Looking at the listing below, retype exactly the lines starting at the one containing "From their linear" and ending at the one containing "The researchers measured whether the", both included, and nothing else.

Data records: Begin

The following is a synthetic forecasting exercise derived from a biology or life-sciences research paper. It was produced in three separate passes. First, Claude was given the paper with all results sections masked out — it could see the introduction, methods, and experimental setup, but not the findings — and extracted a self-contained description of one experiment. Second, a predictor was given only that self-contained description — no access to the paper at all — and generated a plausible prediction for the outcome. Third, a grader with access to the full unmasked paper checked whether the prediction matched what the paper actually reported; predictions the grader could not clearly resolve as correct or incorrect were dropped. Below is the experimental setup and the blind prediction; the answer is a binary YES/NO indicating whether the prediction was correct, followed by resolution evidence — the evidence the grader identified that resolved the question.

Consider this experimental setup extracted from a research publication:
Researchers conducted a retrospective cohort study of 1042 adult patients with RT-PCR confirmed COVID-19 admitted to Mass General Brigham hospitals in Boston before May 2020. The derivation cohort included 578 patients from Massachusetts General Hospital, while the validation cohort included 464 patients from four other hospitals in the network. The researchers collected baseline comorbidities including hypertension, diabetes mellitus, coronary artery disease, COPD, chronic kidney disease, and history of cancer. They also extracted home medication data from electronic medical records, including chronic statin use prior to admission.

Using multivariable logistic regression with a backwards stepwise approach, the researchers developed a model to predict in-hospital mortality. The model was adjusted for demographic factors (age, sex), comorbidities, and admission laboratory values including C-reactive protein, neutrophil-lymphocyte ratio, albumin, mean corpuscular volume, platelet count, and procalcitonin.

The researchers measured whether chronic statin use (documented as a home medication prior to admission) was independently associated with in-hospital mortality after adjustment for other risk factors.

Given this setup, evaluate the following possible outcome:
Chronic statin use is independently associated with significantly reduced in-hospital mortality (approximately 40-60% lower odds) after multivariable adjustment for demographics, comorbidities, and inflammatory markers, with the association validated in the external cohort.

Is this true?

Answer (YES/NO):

Data records: End
Data records: Begin

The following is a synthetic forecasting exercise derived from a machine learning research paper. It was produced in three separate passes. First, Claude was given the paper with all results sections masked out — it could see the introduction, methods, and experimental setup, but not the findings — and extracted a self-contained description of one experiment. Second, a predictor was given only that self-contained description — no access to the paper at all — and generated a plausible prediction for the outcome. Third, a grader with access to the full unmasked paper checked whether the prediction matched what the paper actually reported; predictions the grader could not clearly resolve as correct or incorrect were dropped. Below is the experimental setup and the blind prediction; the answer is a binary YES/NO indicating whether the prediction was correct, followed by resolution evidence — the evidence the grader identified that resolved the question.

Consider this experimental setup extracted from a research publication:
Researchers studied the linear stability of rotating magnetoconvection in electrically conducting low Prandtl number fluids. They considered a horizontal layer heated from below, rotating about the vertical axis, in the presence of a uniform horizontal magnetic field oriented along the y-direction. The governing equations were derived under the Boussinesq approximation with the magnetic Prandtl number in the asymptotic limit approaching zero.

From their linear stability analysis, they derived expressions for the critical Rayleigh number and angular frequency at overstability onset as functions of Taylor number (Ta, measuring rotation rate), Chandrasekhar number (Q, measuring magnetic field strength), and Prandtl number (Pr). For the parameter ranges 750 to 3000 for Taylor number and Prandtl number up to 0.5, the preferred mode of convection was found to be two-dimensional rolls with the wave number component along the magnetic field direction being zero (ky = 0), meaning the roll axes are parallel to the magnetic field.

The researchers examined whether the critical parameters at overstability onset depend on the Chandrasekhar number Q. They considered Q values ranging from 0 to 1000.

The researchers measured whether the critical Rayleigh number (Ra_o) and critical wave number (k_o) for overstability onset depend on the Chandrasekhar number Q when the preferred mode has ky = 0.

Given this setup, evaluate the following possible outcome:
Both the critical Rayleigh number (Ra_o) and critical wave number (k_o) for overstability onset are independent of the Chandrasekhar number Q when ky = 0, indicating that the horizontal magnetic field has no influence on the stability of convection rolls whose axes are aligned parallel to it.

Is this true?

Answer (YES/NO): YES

Data records: End
Data records: Begin

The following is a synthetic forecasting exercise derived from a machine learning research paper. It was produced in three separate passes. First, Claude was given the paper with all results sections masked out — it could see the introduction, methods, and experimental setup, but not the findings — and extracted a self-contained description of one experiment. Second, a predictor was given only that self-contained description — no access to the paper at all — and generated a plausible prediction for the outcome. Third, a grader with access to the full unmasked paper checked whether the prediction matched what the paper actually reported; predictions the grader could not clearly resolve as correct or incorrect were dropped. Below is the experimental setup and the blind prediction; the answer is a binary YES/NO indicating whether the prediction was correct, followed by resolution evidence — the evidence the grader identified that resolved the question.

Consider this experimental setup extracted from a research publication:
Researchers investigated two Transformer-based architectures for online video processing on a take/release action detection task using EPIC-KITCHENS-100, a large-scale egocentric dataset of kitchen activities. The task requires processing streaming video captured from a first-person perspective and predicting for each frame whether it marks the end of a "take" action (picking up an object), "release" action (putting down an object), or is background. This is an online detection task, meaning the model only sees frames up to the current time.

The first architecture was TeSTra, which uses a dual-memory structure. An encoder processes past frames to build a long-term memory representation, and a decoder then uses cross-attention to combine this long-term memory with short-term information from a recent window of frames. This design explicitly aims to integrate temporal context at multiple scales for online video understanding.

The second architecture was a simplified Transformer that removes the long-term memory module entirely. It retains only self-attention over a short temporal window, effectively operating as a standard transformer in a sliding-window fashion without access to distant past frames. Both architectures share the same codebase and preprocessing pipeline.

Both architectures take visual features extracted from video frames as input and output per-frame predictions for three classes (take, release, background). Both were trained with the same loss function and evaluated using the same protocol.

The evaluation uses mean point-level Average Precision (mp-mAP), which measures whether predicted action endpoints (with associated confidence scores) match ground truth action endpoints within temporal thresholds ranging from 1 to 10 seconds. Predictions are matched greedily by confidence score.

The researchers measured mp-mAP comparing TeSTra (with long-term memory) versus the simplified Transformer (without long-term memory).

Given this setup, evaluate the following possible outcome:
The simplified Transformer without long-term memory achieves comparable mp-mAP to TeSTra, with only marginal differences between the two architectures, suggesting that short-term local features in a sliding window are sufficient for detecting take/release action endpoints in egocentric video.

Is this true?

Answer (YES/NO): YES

Data records: End

* Your response *
From their linear stability analysis, they derived expressions for the critical Rayleigh number and angular frequency at overstability onset as functions of Taylor number (Ta, measuring rotation rate), Chandrasekhar number (Q, measuring magnetic field strength), and Prandtl number (Pr). For the parameter ranges 750 to 3000 for Taylor number and Prandtl number up to 0.5, the preferred mode of convection was found to be two-dimensional rolls with the wave number component along the magnetic field direction being zero (ky = 0), meaning the roll axes are parallel to the magnetic field.

The researchers examined whether the critical parameters at overstability onset depend on the Chandrasekhar number Q. They considered Q values ranging from 0 to 1000.

The researchers measured whether the critical Rayleigh number (Ra_o) and critical wave number (k_o) for overstability onset depend on the Chandrasekhar number Q when the preferred mode has ky = 0.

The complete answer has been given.